Part 30 : DAMB

144 11 3
                                    

"Hey, prenses! Uyansana!"

Hafifçe sarsıldığımı hissetmemle gözlerim panikle açıldı. Minibüsteki beş erkek başımda toplanmış beni sarsıyordu. Kız ise kapının oradan bana baygın bakışlar atıyordu.

"Geldik. Eğer arabada uyumayı sürdürmek istemiyorsan aracı çekip, sizden şüphe etmelerine yer bırakmak istemiyoruz. Şimdi in hadi!"

"Hey, dur! Kendim inebilirim!" dememe rağmen tınlanmamış ve kolumdan tutulduğum gibi aracın dışına fırlatılmıştım. Yere inerkende dengemi sağlayamadığımı fark ettiğimde "Allah hepinizin belasını versin lan!" diye bağırdım. Ancak sanırım bedduamın pek yararı olmamıştı çünkü yeri öpmekten kurtulamamıştım.

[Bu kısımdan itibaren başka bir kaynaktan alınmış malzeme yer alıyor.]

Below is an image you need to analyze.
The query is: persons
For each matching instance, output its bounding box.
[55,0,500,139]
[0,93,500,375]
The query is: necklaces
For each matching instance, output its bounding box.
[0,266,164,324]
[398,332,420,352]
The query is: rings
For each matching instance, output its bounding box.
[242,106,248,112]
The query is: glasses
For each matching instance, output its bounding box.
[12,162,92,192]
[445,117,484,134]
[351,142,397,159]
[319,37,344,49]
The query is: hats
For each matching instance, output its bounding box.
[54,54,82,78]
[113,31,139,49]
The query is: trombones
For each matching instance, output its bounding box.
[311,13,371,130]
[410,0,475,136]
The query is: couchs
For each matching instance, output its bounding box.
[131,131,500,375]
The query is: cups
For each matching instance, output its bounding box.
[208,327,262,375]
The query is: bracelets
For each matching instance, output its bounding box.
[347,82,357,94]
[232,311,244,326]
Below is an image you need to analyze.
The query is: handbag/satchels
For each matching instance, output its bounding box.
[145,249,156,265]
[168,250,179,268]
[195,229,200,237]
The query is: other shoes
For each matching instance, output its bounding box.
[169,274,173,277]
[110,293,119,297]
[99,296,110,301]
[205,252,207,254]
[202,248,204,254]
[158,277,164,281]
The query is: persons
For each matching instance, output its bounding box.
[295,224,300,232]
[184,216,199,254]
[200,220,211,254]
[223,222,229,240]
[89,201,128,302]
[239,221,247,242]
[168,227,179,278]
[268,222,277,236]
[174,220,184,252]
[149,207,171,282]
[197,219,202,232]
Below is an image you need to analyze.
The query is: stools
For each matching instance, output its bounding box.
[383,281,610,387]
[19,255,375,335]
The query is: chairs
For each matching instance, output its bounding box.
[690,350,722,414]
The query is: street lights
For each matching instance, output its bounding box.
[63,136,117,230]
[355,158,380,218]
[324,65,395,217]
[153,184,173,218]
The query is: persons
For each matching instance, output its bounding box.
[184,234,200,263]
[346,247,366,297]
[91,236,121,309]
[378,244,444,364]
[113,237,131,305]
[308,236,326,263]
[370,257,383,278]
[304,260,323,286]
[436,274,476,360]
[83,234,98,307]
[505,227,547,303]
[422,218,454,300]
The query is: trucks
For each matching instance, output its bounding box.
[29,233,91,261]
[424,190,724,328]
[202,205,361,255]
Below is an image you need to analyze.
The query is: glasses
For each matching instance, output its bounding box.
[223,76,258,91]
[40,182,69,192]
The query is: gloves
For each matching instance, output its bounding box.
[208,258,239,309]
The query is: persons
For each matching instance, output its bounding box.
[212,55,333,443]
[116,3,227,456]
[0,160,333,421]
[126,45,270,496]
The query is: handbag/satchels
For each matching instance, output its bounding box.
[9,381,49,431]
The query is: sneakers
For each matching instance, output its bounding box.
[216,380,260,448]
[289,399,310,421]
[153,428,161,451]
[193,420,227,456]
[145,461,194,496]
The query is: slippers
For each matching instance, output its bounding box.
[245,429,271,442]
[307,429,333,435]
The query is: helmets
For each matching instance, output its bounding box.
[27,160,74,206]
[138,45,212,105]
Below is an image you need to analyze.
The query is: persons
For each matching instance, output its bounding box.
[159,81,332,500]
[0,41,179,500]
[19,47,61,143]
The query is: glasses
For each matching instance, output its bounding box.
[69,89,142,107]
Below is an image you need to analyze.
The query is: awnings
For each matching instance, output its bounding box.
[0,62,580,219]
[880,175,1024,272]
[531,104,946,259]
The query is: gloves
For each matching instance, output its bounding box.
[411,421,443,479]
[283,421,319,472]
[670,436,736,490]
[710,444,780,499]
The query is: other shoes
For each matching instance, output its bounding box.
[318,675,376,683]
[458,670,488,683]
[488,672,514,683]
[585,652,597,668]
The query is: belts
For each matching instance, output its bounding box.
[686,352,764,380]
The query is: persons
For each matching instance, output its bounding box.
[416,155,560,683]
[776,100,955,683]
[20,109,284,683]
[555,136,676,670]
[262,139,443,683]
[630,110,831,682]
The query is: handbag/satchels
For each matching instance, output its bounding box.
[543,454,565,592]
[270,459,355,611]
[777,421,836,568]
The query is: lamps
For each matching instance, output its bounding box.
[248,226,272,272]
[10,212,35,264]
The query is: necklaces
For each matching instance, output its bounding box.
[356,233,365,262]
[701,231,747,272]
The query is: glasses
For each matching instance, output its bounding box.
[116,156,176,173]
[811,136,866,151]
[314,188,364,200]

"On gün boyunca her seferinde böyle geçineceksek bence birbirimizden uzak duralım."

"Aman eksik olma..." diye mırıldandım bana dehşetle bakan kıza karşı.

"Eee,şimdi ne yapıyoruz patron?" diye sordum. Doğrulduktan sonra toz toprak içinde kaldığını fark ettiğim pantolonumu silkmeye başladım. Kız dudaklarının arasına sorundan sonra bir sigara yerleştirmişti.

Şimdi fark ettimde çevremdeki hemen hemen herkes sigara içiyordu.

Gerçi kıyafetleriyle bile salaşlığını ve özgür ruhunu ortaya koyan bir kızdan sigara içmemesini beklemek aptallık olurdu sanırım. "Binaya girmemiz lazım. Fazla benim etrafında dolanma ve kendine arkadaşlar edin. Güvenilir ve rahat bir ortam kur kendine. On gün boyunca yapman gereken tek şey normal bir insan gibi davranmak. Anladın mı?"

Şaşkınlıkla sakladım başımı. Eğer irissiz gözlerden ve abi olduğunu iddia eden bir takıntılıdan kurtulup normal bir insan gibi yaşayacağımı bilseydim koşa koşa bu görevin gönüllüleri tablosuna atlardım.

"Bu arada seni içeride bilgilendirecekler ama benim de hatırlatmamda fayda var. X-Ray'den geçtikten sonra sana bir form verecekler. Formu dikkatlice doldur. O bilgilere göre sana bir üyelik kartı verilecek. Kendini bile kaybet, ama ne yaparsan yap o kartı kaybetme! O kart bugün seni planın ilk aşamasına, onuncu günün sonlarına doğru da buralardaki son aşamaya taşayacak."

Ellerini ceplerine yerleştirdikten sonra bana döndü. "Bundan sonra dikkatli ol. Eğer bir kişiye bile patronla ilgili bir şey ötersen bu sonun olur. Unutma. Dikkatli ol."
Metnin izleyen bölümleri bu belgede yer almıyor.